• [To be done]: Can you pick up the 1996 post on magic, psychic powers and technology after its last line, "my point about new tests.", and continue it?

• [Selection]:
┌────────

On Sat, 5 Oct 1996 noctem@centuryinter.net wrote:

[CLIP

> > One Hermetic Order source [Phillip & Dennings(?), "Creative
> >Visualization"] openly states that any 'divination method' can be
> >reverse-engineered into a active-alteration method (of equally dubious
> >verifiability....) I am reminded of two things:
>
> Denning & Phillips, BTW, were never connected with the Golden Dawn --
> they were members of a Greek-based group called the Aurum Solis (the G. D.
> was primarily Egyptian). The methods were only superficially similar, and
> this only in two rituals that I have seen (one being the "Wards of
> Adamant," which bears resemblance to the G. D.'s "Lesser Banishing Ritual
> of the Pentagram.")

Thanks.

> > Larry Niven's comment that (paraphrase) "If magic and psi powers
> exist,
> >they're weak and almost useless. Otherwise, we'd be using them in place
> of
> >technology."
>
> Technology must be tested, and the more intricate (ahnd effective) the
> technology, the more training is required to use it (as a rule of thumb).
> Most magicians and psychics are people who do no hard research, don't
> practice their work other than reading, and are generally malcontents (a
> criminal record usually comes along with an occult record). These are
> _hardly_ trained individuals... which goes right back to my point about new
> tests.

└────────

• [Entries]:
┌────────

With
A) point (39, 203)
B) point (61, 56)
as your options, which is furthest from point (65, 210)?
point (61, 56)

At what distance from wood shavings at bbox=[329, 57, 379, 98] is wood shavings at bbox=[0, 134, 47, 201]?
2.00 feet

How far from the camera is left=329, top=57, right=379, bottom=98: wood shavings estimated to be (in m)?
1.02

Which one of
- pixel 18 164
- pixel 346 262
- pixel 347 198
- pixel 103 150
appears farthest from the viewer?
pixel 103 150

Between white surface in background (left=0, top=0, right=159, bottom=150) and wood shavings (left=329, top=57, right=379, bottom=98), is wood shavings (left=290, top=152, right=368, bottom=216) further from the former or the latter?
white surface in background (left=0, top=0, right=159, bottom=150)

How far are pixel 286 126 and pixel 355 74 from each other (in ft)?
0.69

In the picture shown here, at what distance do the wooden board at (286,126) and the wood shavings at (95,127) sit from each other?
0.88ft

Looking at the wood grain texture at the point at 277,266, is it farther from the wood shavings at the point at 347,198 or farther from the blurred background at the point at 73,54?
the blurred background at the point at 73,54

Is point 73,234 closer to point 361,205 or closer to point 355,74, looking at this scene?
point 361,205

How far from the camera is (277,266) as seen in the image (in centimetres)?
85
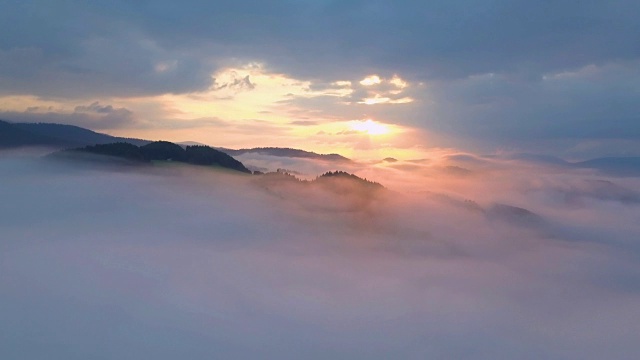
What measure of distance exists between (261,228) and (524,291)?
94.1 metres

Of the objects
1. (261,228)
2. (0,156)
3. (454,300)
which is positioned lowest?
(454,300)

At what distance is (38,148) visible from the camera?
19900cm

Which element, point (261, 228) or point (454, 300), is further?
point (261, 228)

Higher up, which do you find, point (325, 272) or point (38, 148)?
point (38, 148)

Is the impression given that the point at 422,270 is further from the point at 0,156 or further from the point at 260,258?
the point at 0,156

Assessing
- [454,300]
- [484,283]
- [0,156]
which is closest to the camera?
[454,300]

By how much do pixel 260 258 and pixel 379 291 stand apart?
38.0 meters

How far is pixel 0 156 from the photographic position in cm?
18112

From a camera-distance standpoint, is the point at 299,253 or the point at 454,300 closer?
the point at 454,300

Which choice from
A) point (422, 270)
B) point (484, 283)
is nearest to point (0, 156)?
point (422, 270)

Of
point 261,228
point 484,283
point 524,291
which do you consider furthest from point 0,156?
point 524,291

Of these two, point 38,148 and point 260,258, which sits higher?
point 38,148

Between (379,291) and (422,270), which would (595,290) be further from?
(379,291)

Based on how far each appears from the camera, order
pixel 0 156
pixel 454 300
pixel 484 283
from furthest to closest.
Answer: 1. pixel 484 283
2. pixel 0 156
3. pixel 454 300
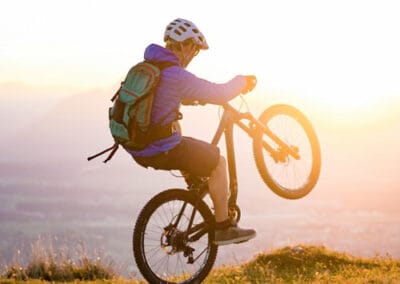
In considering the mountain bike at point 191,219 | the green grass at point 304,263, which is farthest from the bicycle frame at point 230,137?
the green grass at point 304,263

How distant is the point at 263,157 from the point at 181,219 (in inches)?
60.0

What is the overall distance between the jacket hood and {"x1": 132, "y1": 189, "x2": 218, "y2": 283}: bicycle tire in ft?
5.49

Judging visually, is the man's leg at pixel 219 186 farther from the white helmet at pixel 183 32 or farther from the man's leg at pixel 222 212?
the white helmet at pixel 183 32

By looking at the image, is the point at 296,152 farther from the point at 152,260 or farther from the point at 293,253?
the point at 293,253

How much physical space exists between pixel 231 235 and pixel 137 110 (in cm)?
207

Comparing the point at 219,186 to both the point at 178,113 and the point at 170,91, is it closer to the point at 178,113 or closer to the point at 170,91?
the point at 178,113

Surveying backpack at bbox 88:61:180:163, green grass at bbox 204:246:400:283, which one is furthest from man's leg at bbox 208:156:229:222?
green grass at bbox 204:246:400:283

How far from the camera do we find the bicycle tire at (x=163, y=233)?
837cm

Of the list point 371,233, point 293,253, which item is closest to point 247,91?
point 293,253

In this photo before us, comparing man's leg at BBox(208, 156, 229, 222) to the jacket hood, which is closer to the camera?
the jacket hood

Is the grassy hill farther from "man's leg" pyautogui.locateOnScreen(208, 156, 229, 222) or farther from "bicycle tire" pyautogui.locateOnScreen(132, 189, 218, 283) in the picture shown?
"man's leg" pyautogui.locateOnScreen(208, 156, 229, 222)

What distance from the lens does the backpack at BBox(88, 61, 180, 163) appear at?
7559 millimetres

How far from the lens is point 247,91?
28.2 ft

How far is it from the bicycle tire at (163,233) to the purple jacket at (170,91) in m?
0.79
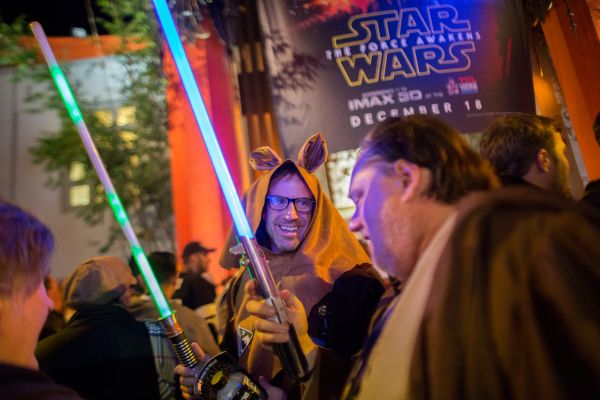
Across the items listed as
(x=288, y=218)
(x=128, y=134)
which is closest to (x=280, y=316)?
(x=288, y=218)

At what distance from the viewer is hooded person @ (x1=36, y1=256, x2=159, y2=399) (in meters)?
2.47

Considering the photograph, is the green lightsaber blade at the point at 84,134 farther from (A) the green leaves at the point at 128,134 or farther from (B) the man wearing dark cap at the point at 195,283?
(A) the green leaves at the point at 128,134

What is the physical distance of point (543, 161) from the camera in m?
2.01

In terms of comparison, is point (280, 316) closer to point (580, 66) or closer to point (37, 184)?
point (580, 66)

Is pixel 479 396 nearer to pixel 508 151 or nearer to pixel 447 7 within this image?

└────────

• [The response]:
There may be an aversion to hard research. Watching my Tai Chi
instructor go into social shock as I explained to him a formal
"metaspell" from which the one in the book he had loaned me for 24 hours
could be derived was impressive. There was also the time I wrote up how
[comparing normal walking to controlling the center of gravity]
inefficient walking could cost about 0.1 as much power [in glucose, etc.] as
the brain itself uses. He liked the RESULT, but the methods were a
little extreme--raw computation.

Of course, Tai Chi is an extremely exoteric martial art, and one of the
slowest to learn. It may not be closely related to the conventional occult.